Perkembangan teknologi digital yang pesat saat ini telah mengubah tatanan dunia kerja dan kehidupan bermasyarakat secara fundamental. Kita tidak lagi sekadar menghadapi disrupsi, melainkan telah memasuki revolusi industri fase kelima yang dikenal dengan Society 5.0 dan Human Capital 5.0.
Pergeseran ini membawa sebuah paradigma baru yang sangat penting bagi generasi muda: keunggulan seorang manusia tidak lagi semata-mata diukur dari keterampilan teknis (skill) yang dikuasai, melainkan dari nilai-nilai (value) yang mampu diwujudkan dalam setiap kontribusi.
Berdasarkan kajian terkini, saat ini sebagian besar mahasiswa masih cenderung berorientasi pada perolehan keterampilan teknis semata, tanpa disertai pemahaman mendalam tentang nilai-nilai yang seharusnya menjadi landasan penerapan keterampilan tersebut. Akibatnya, muncul risiko tercetaknya sumber daya manusia yang kompeten secara teknis, namun kurang tangkas dalam beradaptasi dengan tuntutan masyarakat dan organisasi yang terus berevolusi.
Era Adaptif Digital menuntut kita untuk bergerak lebih jauh. Individu, khususnya generasi muda dan mahasiswa sebagai agen perubahan bangsa, tidak boleh hanya sekadar merespons perubahan. Sebaliknya, generasi muda dituntut untuk secara aktif menciptakan dan mengelola perubahan itu sendiri di tengah dinamika global.
Lalu, apa sebenarnya Human Capital 5.0? Pendekatan ini melampaui konsep konvensional yang hanya fokus pada kompetensi teknis. Human Capital 5.0 menegaskan bahwa aset manusia yang paling tak ternilai harganya adalah:
Kemampuan berpikir kritis
Empati
Kreativitas
Adaptabilitas
Integritas
Deretan nilai tersebut merupakan aset eksklusif manusia yang tidak akan pernah bisa direplikasi oleh kecerdasan buatan (AI) maupun otomasi digital.
Dalam kerangka Human Capital 5.0, individu dituntut untuk melakukan transformasi diri melalui empat langkah krusial:
Mengintegrasikan Kompetensi: Memadukan kemampuan digital dengan kecerdasan emosional serta etika profesional.
Membangun Fondasi Reputasi: Menciptakan personal value yang konsisten agar terbentuk reputasi dan kepercayaan yang kuat.
Meningkatkan Kolaborasi: Terbuka untuk berkolaborasi secara lintas disiplin dengan selalu mengedepankan semangat inklusivitas dan inovasi yang berkelanjutan.
Menjadi Pemimpin Adaptif: Mempersiapkan diri untuk menjadi pemimpin yang tangkas dan mampu membimbing tim meski berada di tengah ketidakpastian.
Sebagai bentuk komitmen dalam merespons agenda transformasi digital dan tantangan Society 5.0, telah diselenggarakan “Sosialisasi Human Capital 5.0: Dari Skill ke Value di Era Adaptif Digital” pada Kamis, 30 April 2026 di Bandung. Melalui pendekatan daring, kegiatan ini berhasil memfasilitasi 400 mahasiswa untuk belajar langsung dari praktisi ahli.

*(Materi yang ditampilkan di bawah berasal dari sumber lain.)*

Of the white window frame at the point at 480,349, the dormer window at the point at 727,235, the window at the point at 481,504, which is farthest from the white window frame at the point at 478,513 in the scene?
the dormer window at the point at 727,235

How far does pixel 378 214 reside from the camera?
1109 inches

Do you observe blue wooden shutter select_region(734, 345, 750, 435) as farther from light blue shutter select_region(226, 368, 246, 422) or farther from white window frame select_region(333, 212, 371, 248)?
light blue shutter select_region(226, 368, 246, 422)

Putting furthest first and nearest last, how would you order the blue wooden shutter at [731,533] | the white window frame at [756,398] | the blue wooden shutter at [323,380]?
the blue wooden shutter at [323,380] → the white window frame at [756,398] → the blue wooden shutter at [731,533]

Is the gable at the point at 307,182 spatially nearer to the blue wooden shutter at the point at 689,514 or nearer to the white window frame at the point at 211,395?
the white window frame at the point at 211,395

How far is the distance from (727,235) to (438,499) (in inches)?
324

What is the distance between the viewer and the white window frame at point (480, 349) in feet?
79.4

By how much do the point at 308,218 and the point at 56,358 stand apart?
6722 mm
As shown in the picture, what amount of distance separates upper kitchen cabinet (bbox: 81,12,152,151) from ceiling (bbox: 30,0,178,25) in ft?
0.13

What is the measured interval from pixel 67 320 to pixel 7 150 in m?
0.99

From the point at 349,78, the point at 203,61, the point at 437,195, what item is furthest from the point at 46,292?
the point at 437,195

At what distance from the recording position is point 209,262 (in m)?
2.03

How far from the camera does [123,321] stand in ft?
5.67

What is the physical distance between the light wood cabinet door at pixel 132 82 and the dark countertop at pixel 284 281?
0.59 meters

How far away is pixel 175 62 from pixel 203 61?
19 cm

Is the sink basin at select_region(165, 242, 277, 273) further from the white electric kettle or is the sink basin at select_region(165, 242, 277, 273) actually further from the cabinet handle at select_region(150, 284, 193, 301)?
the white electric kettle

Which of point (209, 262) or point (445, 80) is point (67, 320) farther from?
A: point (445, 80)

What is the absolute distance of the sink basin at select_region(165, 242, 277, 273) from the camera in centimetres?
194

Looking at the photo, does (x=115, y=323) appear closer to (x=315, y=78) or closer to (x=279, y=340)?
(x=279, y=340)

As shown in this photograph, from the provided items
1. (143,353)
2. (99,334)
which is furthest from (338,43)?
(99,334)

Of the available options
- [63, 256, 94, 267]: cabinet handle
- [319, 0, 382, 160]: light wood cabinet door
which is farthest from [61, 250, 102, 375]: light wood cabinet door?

Acara ini menghadirkan sosok berpengalaman, Bapak Insan Purwarisya L. T., seorang Konsultan Profesional di bidang Manajemen dan Sumber Daya Manusia. Dengan pengalaman panjang memimpin transformasi organisasi dan manajemen talenta, termasuk pernah menjabat sebagai Direktur Utama PT Pelni (Persero) dan Senior VP HR PT Pertamina (Persero), beliau memberikan keynote speech inspiratif serta wawasan strategis mengenai lanskap digital terkini.

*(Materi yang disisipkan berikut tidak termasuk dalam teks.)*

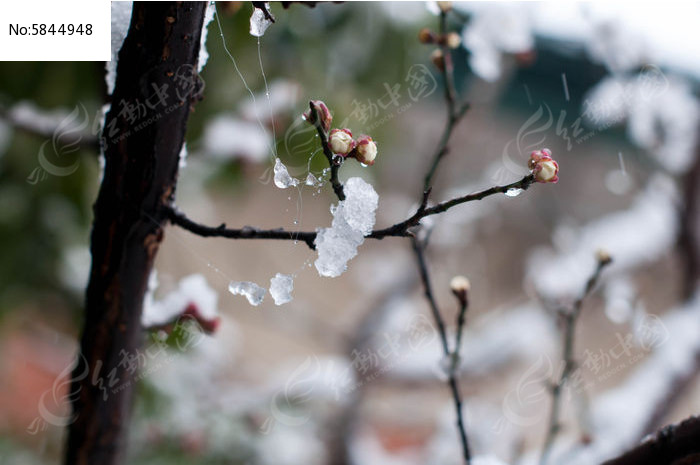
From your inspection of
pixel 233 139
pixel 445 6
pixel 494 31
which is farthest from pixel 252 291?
pixel 233 139

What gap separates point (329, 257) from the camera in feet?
0.85

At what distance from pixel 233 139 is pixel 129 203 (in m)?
0.62

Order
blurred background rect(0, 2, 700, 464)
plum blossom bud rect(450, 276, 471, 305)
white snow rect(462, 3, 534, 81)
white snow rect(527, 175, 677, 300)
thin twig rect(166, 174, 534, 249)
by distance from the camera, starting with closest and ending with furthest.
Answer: thin twig rect(166, 174, 534, 249) < plum blossom bud rect(450, 276, 471, 305) < white snow rect(462, 3, 534, 81) < blurred background rect(0, 2, 700, 464) < white snow rect(527, 175, 677, 300)

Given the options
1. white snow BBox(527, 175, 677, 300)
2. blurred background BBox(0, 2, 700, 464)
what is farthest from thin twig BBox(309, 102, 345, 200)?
white snow BBox(527, 175, 677, 300)

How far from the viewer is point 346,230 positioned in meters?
0.26

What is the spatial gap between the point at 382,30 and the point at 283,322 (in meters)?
0.90

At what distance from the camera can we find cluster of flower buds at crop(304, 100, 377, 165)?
25 centimetres

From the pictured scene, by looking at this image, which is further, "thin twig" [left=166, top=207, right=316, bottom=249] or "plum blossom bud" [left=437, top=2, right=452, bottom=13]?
"plum blossom bud" [left=437, top=2, right=452, bottom=13]

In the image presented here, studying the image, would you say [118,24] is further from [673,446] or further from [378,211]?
[378,211]

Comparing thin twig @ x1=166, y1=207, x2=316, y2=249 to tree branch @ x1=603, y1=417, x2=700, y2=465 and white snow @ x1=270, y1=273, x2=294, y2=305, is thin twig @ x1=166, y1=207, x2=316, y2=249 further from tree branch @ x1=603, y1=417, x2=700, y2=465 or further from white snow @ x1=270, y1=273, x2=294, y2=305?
tree branch @ x1=603, y1=417, x2=700, y2=465

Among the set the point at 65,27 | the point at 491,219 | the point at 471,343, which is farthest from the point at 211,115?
the point at 491,219

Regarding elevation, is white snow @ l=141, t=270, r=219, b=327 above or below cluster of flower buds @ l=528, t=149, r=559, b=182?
above

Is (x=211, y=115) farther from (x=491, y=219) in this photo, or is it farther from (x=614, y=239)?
(x=491, y=219)

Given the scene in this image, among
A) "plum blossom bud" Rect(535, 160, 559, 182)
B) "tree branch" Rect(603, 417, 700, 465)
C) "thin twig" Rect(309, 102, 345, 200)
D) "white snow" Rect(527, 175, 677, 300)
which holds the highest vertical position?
"white snow" Rect(527, 175, 677, 300)
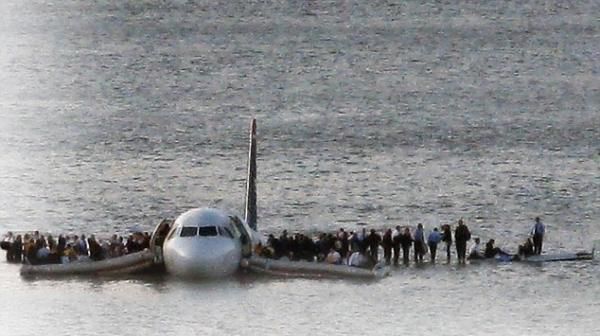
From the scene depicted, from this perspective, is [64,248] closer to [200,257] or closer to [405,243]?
[200,257]

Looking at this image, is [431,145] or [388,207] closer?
[388,207]

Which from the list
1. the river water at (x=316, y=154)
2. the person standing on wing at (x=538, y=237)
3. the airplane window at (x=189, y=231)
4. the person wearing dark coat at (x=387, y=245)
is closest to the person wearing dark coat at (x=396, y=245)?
the person wearing dark coat at (x=387, y=245)

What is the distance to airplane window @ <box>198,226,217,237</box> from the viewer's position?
72938 millimetres

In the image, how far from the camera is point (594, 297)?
7231 cm

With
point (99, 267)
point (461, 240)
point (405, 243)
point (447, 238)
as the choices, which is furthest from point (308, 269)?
point (99, 267)

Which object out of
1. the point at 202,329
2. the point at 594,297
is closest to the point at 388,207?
the point at 594,297

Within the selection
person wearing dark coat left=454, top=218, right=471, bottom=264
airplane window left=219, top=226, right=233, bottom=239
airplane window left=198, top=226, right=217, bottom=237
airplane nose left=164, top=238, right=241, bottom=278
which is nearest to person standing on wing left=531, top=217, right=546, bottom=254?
person wearing dark coat left=454, top=218, right=471, bottom=264

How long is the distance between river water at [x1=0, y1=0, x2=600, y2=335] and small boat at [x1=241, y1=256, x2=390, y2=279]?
566mm

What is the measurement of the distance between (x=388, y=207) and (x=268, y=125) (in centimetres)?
3014

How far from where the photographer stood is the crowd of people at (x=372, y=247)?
7525cm

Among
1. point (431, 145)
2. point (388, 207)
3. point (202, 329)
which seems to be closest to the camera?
point (202, 329)

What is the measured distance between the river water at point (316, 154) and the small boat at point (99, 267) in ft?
2.64

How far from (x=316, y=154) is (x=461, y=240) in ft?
110

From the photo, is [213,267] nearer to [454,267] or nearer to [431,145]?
[454,267]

Pada akhirnya, investasi terbesar bagi sebuah bangsa adalah investasi pada nilai-nilai yang dipegang teguh oleh sumber daya manusianya. Mari bersama-sama membangun mindset digital yang tepat, untuk menjadi generasi yang tidak hanya mahir secara teknis, tetapi juga kaya akan nilai-nilai kemanusiaan, integritas, dan semangat berkontribusi.